Thirdly, I think GMAT is a lot about the environment. When you go into that hall to give an exam, it is a very difficult atmosphere. Just practice in a way that simulates the final exam milieu.
These are a few mistakes that I feel you should keep in mind. Otherwise, the GMAT is not such a tough exam to crack. Honestly, even if your first GMAT attempt yields subpar results, you can improve easily over time and then take another attempt when you are ready to score more!
Experts’ Global: Is there anything you would like to share with us about your post-MBA journey, and how your pre-application process helped in your post-MBA growth?
Nipun: Sure! I feel that I was lucky to have Experts’ Global’s aid, because they knew the applications process well and they customized their own processes for me in terms of timelines. I think that helped me because once I got my targeted GMAT score, I was ready to apply right away!
The whole applications process needs to be known to you, and counsellors help you reach the point of understanding. Post-MBA as well, if things would have not been done on time at that point, then I would have lost the admission in that round.
Experts’ Global: Thank you so much for sharing your insights with future MBA applicants. Is there any final message that you would like to give to all of them?
Nipun: I would just say that the MBA is a really big step in one’s life because it is a post-graduation program that requires one to make an informed decision about where one’s career is going. Choose your schools well, because honestly, when you go to a particular school, you should always see what that school has expertise in and whether it matches your profile. Target the schools that fit your profile and which you feel would be best suited to your personal growth.

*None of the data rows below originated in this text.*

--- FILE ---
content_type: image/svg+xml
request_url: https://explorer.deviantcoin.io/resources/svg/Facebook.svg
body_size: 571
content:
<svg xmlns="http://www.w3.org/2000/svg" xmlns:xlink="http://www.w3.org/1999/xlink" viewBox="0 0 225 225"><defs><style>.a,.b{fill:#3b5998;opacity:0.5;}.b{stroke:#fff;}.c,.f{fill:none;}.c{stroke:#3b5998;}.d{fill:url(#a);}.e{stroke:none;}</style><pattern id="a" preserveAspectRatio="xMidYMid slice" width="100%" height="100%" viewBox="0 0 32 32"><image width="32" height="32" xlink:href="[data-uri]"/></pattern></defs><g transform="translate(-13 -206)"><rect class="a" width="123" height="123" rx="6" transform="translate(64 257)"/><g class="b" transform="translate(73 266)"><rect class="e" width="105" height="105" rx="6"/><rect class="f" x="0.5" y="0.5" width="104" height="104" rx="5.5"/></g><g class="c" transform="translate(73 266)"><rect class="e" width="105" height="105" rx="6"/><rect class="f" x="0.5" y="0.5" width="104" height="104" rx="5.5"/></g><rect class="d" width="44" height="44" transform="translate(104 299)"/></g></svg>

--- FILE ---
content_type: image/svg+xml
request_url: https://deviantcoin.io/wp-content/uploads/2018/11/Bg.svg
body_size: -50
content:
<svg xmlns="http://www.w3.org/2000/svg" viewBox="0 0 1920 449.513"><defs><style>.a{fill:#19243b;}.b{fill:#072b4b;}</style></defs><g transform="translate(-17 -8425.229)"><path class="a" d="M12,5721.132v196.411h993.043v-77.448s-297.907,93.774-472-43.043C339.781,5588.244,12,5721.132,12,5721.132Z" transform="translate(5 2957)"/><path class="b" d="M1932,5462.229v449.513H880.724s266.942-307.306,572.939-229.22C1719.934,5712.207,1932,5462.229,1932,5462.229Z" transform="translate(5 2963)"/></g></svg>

I just feel like everyone needs to have a mindset where they take their own time and do things in a way which is comfortable for them. If you want to do MBA early in life, go for it. If you feel like doing an MBA seven or eight years into your career, then go for an executive MBA. You can decide to take the MBA leap at any point in your life but just make sure that you do so in an informed manner.
Experts’ Global: Great! Thank you so much for giving us your time!
Nipun: My pleasure, and I hope my words prove useful!